Start GIVEN TEXT

## 10.15 Cayley-Hamilton

Lemma 10.15.1. Let $R$ be a ring. Let $A = (a_{ij})$ be an $n \times n$ matrix with coefficients in $R$. Let $P(x) \in R[x]$ be the characteristic polynomial of $A$ (defined as $\det (x\text{id}_{n \times n} - A)$). Then $P(A) = 0$ in $\text{Mat}(n \times n, R)$.

Proof. We reduce the question to the well-known Cayley-Hamilton theorem from linear algebra in several steps:

1. If $\phi :S \rightarrow R$ is a ring morphism and $b_{ij}$ are inverse images of the $a_{ij}$ under this map, then it suffices to show the statement for $S$ and $(b_{ij})$ since $\phi$ is a ring morphism.

2. If $\psi :R \hookrightarrow S$ is an injective ring morphism, it clearly suffices to show the result for $S$ and the $a_{ij}$ considered as elements of $S$.

3. Thus we may first reduce to the case $R = \mathbf{Z}[X_{ij}]$, $a_{ij} = X_{ij}$ of a polynomial ring and then further to the case $R = \mathbf{Q}(X_{ij})$ where we may finally apply Cayley-Hamilton.

$\square$

Lemma 10.15.2. Let $R$ be a ring. Let $M$ be a finite $R$-module. Let $\varphi : M \to M$ be an endomorphism. Then there exists a monic polynomial $P \in R[T]$ such that $P(\varphi ) = 0$ as an endomorphism of $M$.

End GIVEN TEXT
Start SUPPLIED MATERIAL

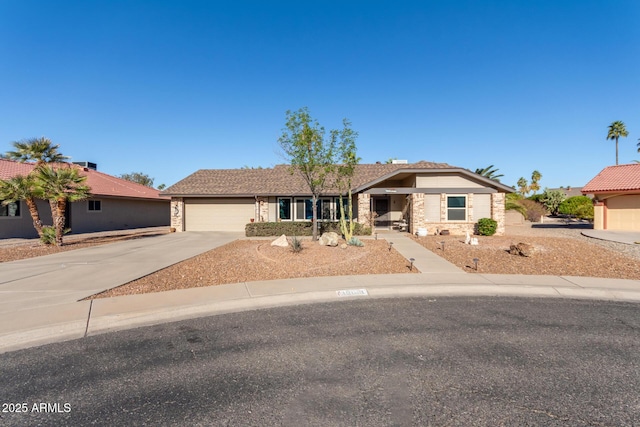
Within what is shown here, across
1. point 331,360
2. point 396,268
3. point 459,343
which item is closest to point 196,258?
point 396,268

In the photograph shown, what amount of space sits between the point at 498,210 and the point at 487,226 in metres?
1.71

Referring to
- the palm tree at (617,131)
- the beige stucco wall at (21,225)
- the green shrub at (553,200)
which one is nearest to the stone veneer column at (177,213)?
the beige stucco wall at (21,225)

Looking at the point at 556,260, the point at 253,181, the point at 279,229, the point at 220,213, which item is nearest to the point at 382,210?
the point at 279,229

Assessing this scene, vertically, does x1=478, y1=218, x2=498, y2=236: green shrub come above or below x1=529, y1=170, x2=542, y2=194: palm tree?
below

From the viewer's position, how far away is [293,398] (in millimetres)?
3498

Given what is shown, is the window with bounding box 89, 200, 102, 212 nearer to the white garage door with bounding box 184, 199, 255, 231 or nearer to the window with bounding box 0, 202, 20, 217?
the window with bounding box 0, 202, 20, 217

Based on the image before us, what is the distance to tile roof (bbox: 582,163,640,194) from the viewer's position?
2103 centimetres

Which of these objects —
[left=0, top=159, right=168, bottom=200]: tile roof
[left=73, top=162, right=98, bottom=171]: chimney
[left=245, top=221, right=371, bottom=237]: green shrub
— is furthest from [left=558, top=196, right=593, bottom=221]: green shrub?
[left=73, top=162, right=98, bottom=171]: chimney

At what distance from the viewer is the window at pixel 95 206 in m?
23.8

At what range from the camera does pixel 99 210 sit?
2441 cm

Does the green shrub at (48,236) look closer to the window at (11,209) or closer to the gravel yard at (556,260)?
the window at (11,209)

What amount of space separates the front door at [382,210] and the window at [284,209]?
6.59 m

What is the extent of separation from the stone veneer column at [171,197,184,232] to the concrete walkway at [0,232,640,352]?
1236 centimetres

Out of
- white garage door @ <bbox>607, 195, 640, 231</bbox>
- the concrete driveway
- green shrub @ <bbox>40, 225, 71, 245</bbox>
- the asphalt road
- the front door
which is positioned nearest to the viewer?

End SUPPLIED MATERIAL

SHORT EXERCISE 1:
Rewrite the paragraph of the Cayley-Hamilton section that begins "Lemma 10.15.1" as a short list, keeping its main facts.
SHORT EXERCISE 2:
Answer these questions from the Cayley-Hamilton section:
(a) How is the characteristic polynomial of $A$ defined?
(b) In step 3 of the proof, to which polynomial ring is the case first reduced?
(c) In Lemma 10.15.2, what kind of $R$-module must $M$ be?
Use only the Cayley-Hamilton section to complete the tasks; the records are not needed.

RESULT 1:
- Setting: $R$ is a ring, and $A = (a_{ij})$ is an $n \times n$ matrix with coefficients in $R$.
- $P(x) \in R[x]$ is the characteristic polynomial of $A$, defined as $\det (x\text{id}_{n \times n} - A)$.
- Conclusion: $P(A) = 0$ in $\text{Mat}(n \times n, R)$.

RESULT 2:
(a) As $\det (x\text{id}_{n \times n} - A)$.
(b) $R = \mathbf{Z}[X_{ij}]$, with $a_{ij} = X_{ij}$.
(c) A finite $R$-module.